Pipeline Architecture¶
BASALT is organised into three main functional modules operating in sequence:
flowchart LR
A[Raw Reads + Assemblies] --> B[Autobinning]
B --> C[Bin Selection]
C --> D[Refinement<br/>DL + Contig Retrieval]
D --> E[Reassembly]
E --> F[Final MAGs]
Module 1: Autobinning + Bin Selection¶
Runs multiple binning algorithms in parallel across all assemblies, evaluates quality, and selects the optimal non-redundant binset.
Steps¶
| Step | Script | Description |
|---|---|---|
| S1 | S1_Autobinners_2qc_11152023.py |
Run MetaBAT2, Maxbin2, CONCOCT, Semibin2 with multiple parameter sets |
| S1e | S1e_extra_binners.py |
Run optional extra binners (MetaBinner, VAMB, LorBin) |
| S2 | S2_BinsAbundance_PE_connections_*.py |
Compute abundance profiles and paired-end connectivity |
| S3 | S3_Bins_comparator_within_group_*.py |
Compare bins within each assembly group, select best |
| S4 | S4_Multiple_Assembly_Comparitor_*.py |
Cross-assembly dereplication to remove redundant bins |
Binners and Parameters¶
| Binner | Parameter Values | Sensitivity |
|---|---|---|
| MetaBAT2 | 200, 300, 400, 500 | All presets |
| Maxbin2 | 0.3, 0.5, 0.7, 0.9 | more-sensitive only |
| CONCOCT | 1–3 flexible thresholds | sensitive, more-sensitive |
| Semibin2 | 100 (default) | All presets |
| MetaBinner | 100 | Extra (-e m) |
| VAMB | 100 | Extra (-e v) |
| LorBin | 100 | Extra (-e l) |
Module 2: Refinement¶
Removes contamination from individual bins using a deep learning ensemble, then retrieves missed contigs.

Data section:
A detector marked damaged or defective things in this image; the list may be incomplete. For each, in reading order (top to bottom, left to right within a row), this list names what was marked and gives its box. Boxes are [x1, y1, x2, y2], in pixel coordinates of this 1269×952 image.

Problems and tasks:
a: Answer these questions using the pipeline architecture text, one line per answer.
(i) How many main functional modules make up BASALT?
(ii) Which step performs cross-assembly dereplication to remove redundant bins?
(iii) Which parameter values are listed for Maxbin2?
b: From the pipeline architecture text, quote word for word the part that opens with the words containing "Pipeline Architecture¶" and closes with "optimal non-redundant binset.".

The results:
a:
(i) Three.
(ii) Step S4.
(iii) 0.3, 0.5, 0.7, and 0.9.

b:
Pipeline Architecture¶
BASALT is organised into three main functional modules operating in sequence:
flowchart LR
A[Raw Reads + Assemblies] --> B[Autobinning]
B --> C[Bin Selection]
C --> D[Refinement<br/>DL + Contig Retrieval]
D --> E[Reassembly]
E --> F[Final MAGs]
Module 1: Autobinning + Bin Selection¶
Runs multiple binning algorithms in parallel across all assemblies, evaluates quality, and selects the optimal non-redundant binset.